• STATED TASK
List every figure number mentioned in the page excerpt below about setting up a query in Access.

Figure 4.6 The First Dialog Box When Setting Up a Query in Access
This dialog box is used to select the table or tables, and also perhaps queries that will be used in the current query. Click Add and then Close to add the tblInvoicesPaid table to the top pane of the Query window. The first data profile stratum is for the large positive numbers, being amounts greater than or equal to 10. We need the count and the sum of these amounts. The first step in the query is to drag the Amount field from the table tblInvoicesPaid in the top pane of the Query window to the grid on the bottom pane of the Query window. This is done by highlighting the Amount field and dragging it down to the lower part of the Query window.
The Amount field needs to be dragged to the Query grid three times. Amount can also be moved to the Query grid by highlighting the field in the top part of the Query window and then double-clicking on Amount. The Access functions that we need (Count, Sum, and Where) only become visible in the lower pane of the Query grid after we click the Totals button (with the Greek sigma letter) using Design→Show/Hide→Totals.
Figure 4.7 The Query Window with the Fields Selected and the Total Row Activated
Figure 4.7 shows that the fields have been selected and the Total row has been activated. The default command for the Total row is Group By and the data profile does not require a Group By command, but rather Count, Sum, and Where. The drop-down lists in the Totals row are used to select Count, Sum, and Where. For the first stratum we also need to insert the criteria >=10. The competed query grid, after saving the query as qryDataProfile, is shown in Figure 4.8. The three-letter prefix qry tells other Access users that the object is a query. Each of the descriptive words in the query name should be capitalized. There should not be any spaces in the query name.
Figure 4.8 The Completed Query for the First Stratum of the Data Profile
The completed query grid is shown in Figure 4.8. The query is run by clicking the Run button. This button is found at Design→Results→Run. The Run button has a large red exclamation point that makes it easy to see. The query results are shown in Figure 4.9.

[Records from a spatial question set]

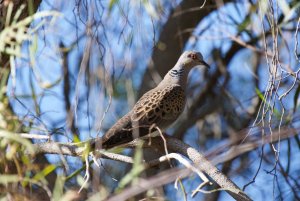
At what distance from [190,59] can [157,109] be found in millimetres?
651

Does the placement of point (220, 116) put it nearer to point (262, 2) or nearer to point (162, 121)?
point (162, 121)

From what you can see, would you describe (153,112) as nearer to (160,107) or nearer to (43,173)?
(160,107)

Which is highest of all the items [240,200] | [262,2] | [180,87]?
[262,2]

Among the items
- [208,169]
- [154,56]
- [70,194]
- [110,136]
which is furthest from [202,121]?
[70,194]

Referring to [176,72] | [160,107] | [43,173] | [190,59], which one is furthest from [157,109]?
[43,173]

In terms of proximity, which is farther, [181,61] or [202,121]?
[202,121]

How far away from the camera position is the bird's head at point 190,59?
528 centimetres

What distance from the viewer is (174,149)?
374cm

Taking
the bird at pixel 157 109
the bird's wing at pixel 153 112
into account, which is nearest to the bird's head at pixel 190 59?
the bird at pixel 157 109

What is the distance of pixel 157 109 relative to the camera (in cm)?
482

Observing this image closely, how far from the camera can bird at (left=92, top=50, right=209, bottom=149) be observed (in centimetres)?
424

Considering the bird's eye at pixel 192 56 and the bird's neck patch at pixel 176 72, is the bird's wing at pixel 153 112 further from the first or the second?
the bird's eye at pixel 192 56

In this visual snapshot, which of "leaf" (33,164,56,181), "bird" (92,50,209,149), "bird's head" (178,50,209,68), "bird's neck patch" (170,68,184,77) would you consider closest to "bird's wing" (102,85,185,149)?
"bird" (92,50,209,149)

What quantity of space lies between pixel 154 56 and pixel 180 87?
0.69m
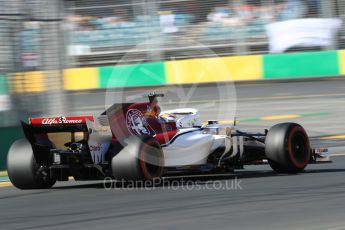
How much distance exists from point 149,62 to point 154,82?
0.67 meters

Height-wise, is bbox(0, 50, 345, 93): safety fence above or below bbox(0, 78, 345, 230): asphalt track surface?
above

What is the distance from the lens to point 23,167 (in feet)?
30.7

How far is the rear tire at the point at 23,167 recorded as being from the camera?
933 cm

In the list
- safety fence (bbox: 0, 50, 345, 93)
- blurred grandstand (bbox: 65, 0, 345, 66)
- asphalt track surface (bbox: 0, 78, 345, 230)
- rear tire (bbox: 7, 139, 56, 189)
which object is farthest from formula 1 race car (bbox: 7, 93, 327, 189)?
blurred grandstand (bbox: 65, 0, 345, 66)

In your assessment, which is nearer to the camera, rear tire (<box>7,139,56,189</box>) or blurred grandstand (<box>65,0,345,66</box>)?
rear tire (<box>7,139,56,189</box>)

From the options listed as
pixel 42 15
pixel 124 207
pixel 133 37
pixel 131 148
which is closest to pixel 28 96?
pixel 42 15

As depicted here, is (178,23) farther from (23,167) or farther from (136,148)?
(136,148)

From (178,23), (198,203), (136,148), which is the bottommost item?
(198,203)

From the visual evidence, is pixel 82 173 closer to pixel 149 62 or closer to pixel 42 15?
pixel 42 15

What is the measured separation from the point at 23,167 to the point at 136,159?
4.69 feet

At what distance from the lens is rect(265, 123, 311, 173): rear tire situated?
9.62 meters

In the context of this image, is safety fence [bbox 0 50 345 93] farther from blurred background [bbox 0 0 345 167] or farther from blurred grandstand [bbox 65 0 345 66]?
blurred grandstand [bbox 65 0 345 66]

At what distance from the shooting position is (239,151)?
9.90m

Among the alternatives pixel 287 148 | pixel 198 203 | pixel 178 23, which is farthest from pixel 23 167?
pixel 178 23
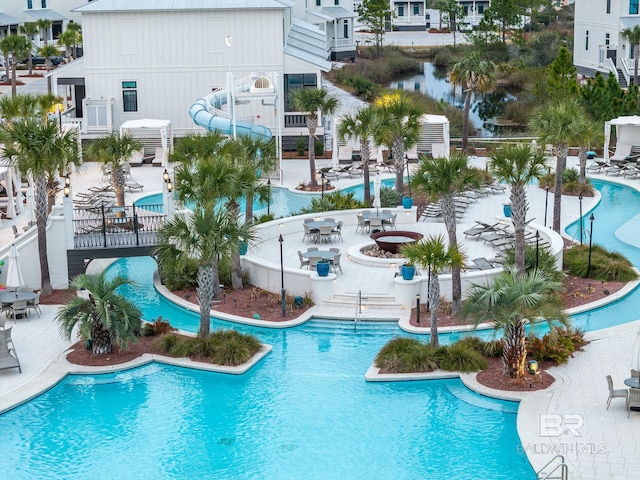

• EXERCISE SOLUTION
4.6, 4.7, 4.8, 4.9